# Yet another SU Ruby question



## Steve Maskery (24 May 2006)

OK, so I'm sorting out the useful Ruby scripts from the rest, to try to reduce the size of my Context menu and Plugins list.

I have found that some of the entries in the lists do not seem to be in any of the scripts in the Plugins directory, nor even in the whole of the @Last directory. Clearly this cannot be the case, as they weren't there before I added all these scripts; nevertheless, a seach of my directory for "Copy along path", for example, finds nothing. There are others, too.

I have found that some of the rb scripts are readable ascii files, whilst others appear to have been compiled. They still seem to be ascii - I can edit them in Wordpad - but they are not readable in the normal sense.
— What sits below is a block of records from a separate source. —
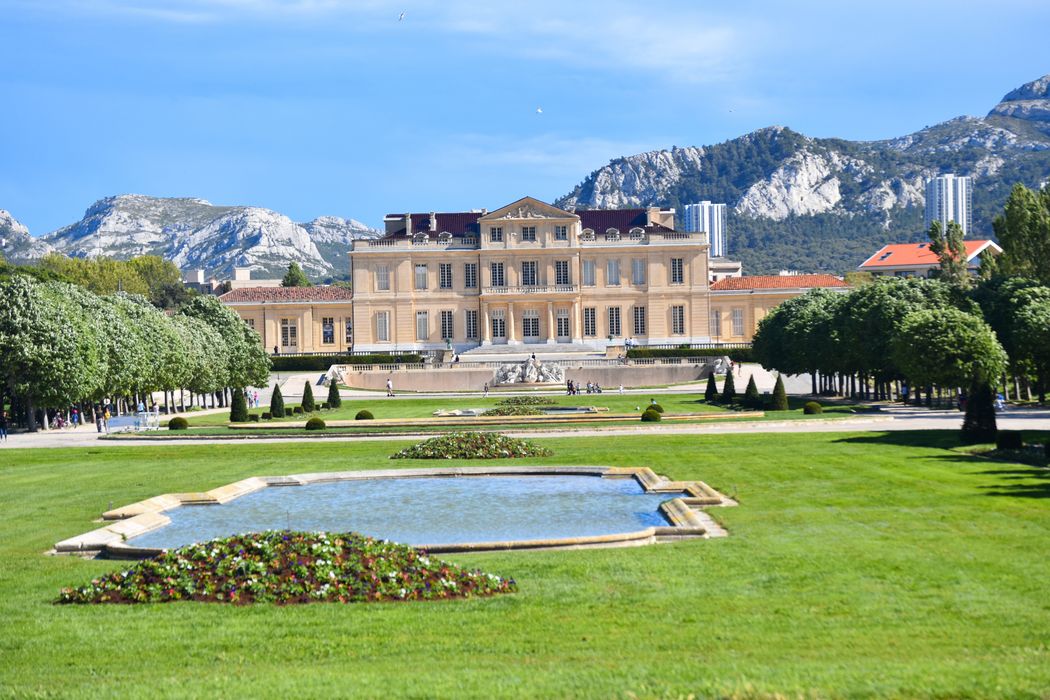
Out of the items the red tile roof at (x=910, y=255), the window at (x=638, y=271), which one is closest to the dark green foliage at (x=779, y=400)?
the window at (x=638, y=271)

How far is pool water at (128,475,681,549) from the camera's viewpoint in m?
16.2

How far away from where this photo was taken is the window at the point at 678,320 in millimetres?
90062

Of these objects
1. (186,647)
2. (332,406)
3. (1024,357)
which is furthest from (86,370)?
(186,647)

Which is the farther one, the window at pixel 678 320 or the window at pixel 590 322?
the window at pixel 590 322

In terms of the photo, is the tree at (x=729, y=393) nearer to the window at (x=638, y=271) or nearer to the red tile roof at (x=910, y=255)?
the window at (x=638, y=271)

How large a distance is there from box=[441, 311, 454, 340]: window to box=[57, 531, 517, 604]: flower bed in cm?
7848

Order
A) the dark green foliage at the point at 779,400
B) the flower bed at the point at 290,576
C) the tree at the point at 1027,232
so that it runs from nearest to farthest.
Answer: the flower bed at the point at 290,576 < the dark green foliage at the point at 779,400 < the tree at the point at 1027,232

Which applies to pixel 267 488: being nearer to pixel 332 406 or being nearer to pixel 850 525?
pixel 850 525

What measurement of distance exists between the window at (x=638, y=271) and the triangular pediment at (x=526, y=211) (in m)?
5.80

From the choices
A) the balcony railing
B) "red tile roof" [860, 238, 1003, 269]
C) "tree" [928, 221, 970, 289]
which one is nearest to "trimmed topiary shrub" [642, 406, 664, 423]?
"tree" [928, 221, 970, 289]

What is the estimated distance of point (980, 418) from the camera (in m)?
27.6

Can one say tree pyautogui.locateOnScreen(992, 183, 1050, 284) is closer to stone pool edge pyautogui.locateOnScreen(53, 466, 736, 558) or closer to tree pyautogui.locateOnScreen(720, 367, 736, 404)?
tree pyautogui.locateOnScreen(720, 367, 736, 404)

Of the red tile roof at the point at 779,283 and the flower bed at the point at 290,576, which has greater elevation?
the red tile roof at the point at 779,283

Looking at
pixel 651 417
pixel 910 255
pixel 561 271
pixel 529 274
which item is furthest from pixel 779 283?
pixel 651 417
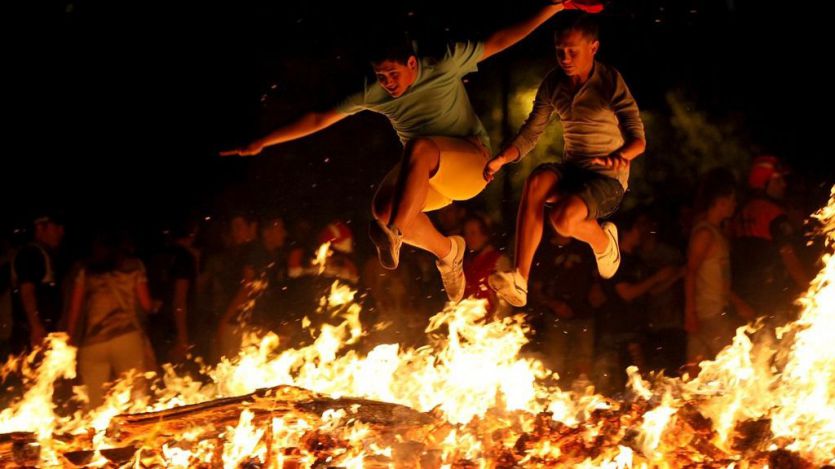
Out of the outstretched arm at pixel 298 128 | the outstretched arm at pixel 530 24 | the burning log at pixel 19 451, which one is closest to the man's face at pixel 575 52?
the outstretched arm at pixel 530 24

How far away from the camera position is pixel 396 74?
6.11 metres

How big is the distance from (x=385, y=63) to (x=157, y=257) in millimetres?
4295

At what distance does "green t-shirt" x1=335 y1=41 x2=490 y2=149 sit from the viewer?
6.21m

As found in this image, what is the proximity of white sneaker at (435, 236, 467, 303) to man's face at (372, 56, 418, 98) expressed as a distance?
1.07 meters

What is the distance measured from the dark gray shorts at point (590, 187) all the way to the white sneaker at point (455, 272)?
0.81 meters

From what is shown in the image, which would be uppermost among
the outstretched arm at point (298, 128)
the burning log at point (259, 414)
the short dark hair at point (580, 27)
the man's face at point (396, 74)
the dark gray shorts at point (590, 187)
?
the short dark hair at point (580, 27)

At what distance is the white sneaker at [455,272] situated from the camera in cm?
665

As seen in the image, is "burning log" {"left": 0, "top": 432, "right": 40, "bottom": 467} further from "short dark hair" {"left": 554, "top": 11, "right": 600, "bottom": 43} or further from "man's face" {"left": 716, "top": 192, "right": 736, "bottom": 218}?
"man's face" {"left": 716, "top": 192, "right": 736, "bottom": 218}

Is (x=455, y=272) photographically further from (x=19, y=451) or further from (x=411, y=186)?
(x=19, y=451)

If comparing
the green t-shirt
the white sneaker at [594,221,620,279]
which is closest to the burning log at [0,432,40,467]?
the green t-shirt

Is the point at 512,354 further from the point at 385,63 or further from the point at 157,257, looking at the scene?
the point at 157,257

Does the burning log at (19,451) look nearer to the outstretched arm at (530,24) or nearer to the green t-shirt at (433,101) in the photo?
the green t-shirt at (433,101)

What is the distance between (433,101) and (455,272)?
1.18 meters

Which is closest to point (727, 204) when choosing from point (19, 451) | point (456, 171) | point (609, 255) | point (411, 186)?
point (609, 255)
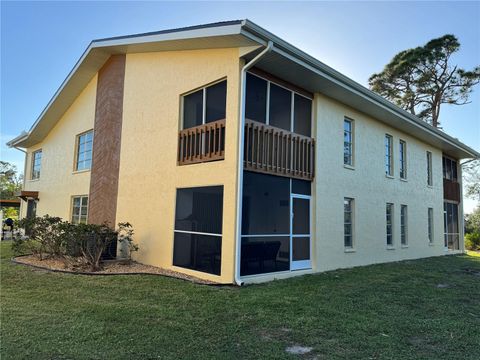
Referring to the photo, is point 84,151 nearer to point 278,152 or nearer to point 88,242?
point 88,242

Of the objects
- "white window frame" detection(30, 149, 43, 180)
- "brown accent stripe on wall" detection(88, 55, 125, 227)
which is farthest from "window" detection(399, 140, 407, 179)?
"white window frame" detection(30, 149, 43, 180)

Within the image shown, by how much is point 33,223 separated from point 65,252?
1635 mm

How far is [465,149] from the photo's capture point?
60.8ft

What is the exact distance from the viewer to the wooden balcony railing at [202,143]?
9.02m

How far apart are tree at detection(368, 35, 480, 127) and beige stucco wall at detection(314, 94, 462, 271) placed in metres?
13.0

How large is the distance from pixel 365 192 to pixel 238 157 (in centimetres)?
632

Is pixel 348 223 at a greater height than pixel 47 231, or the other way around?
pixel 348 223

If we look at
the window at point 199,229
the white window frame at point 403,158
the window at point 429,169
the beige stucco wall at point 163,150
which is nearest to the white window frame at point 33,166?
the beige stucco wall at point 163,150

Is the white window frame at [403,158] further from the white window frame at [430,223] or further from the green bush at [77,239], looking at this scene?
the green bush at [77,239]

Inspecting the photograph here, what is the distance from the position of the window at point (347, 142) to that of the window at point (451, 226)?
31.8 feet

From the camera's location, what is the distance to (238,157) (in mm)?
8414

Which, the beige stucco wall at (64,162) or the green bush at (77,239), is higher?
the beige stucco wall at (64,162)

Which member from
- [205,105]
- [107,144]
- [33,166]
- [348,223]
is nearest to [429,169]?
[348,223]

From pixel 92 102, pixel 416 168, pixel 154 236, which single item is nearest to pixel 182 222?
pixel 154 236
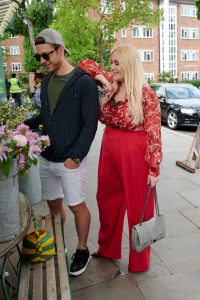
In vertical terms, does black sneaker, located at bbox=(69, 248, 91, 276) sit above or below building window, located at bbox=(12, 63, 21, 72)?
below

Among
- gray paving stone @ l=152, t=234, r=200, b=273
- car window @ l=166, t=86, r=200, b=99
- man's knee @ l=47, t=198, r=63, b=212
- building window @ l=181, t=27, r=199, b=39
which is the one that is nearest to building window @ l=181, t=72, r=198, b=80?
building window @ l=181, t=27, r=199, b=39

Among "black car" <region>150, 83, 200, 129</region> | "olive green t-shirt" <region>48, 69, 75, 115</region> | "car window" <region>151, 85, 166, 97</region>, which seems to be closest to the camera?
"olive green t-shirt" <region>48, 69, 75, 115</region>

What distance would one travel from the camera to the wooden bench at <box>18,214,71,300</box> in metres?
2.23

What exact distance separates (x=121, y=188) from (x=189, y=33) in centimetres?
4837

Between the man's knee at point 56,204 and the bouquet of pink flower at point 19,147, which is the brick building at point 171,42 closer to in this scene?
the man's knee at point 56,204

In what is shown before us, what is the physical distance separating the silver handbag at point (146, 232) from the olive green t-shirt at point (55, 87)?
3.33 ft

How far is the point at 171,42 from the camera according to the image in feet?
151

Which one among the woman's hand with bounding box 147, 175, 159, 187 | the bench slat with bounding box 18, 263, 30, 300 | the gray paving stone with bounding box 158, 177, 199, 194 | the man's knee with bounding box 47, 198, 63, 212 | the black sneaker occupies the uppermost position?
the woman's hand with bounding box 147, 175, 159, 187

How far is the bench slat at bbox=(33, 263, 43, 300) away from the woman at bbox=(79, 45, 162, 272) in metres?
0.87

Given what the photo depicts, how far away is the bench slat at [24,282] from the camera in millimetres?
2219

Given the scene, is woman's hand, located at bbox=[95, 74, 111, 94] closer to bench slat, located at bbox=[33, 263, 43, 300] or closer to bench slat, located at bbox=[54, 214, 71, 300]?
bench slat, located at bbox=[54, 214, 71, 300]

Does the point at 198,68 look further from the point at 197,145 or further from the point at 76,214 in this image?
the point at 76,214

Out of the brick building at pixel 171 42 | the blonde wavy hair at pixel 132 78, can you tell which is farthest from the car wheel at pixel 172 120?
the brick building at pixel 171 42

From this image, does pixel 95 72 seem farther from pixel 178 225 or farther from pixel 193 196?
pixel 193 196
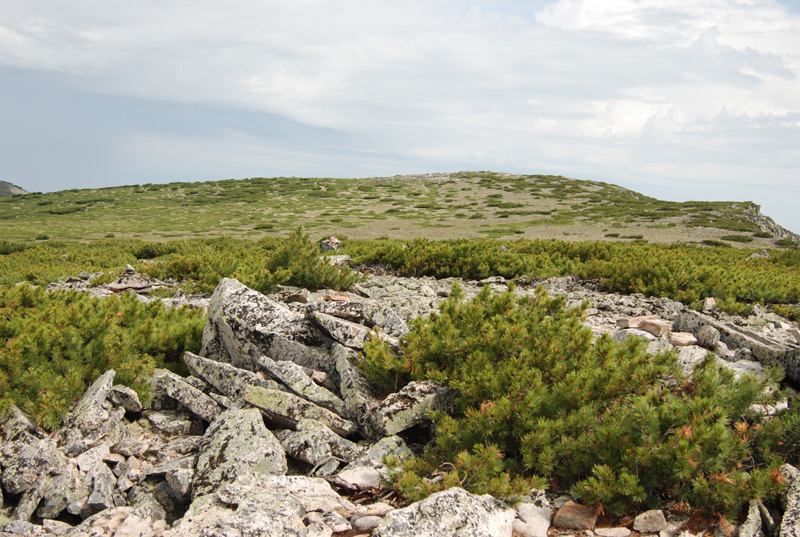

I suspect this is where these entries are. 

Does anyone know how to read these so I can edit out the unwanted stuff?

TVM
Steve

PS As an aside, does anyone know why it takes Microsoft half an hour to seach my little PC whilst Google can seach the entire planet in a millisecond?


----------



## SketchUp Guru (24 May 2006)

No answer to your last question, I'm afraid.

So you are saying that when you look in the Plugins folder, the script is missing? Or is it that they don't show in the Plugins menu in SU? If it is the former, I think you'll need to reformat your HD. Sorry, couldn't resist. 

If it is the latter, open the script in question in Notepad or Wordpad. Scroll to the bottom and read the last few lines. That will tell you where the script will show up in SU. Keep in mind some scripts are context sensitive and only show up in the context menu when you have something selected on which the script can act. Windowizer is one that is like that.

Some scripts will show up in other menus so you need to look in them, too. I have edited some of the scripts that appeared in the Plugins menu so that they are in the Tools or Draw menus because that makes more sense to me and it shortens the Plugins menu.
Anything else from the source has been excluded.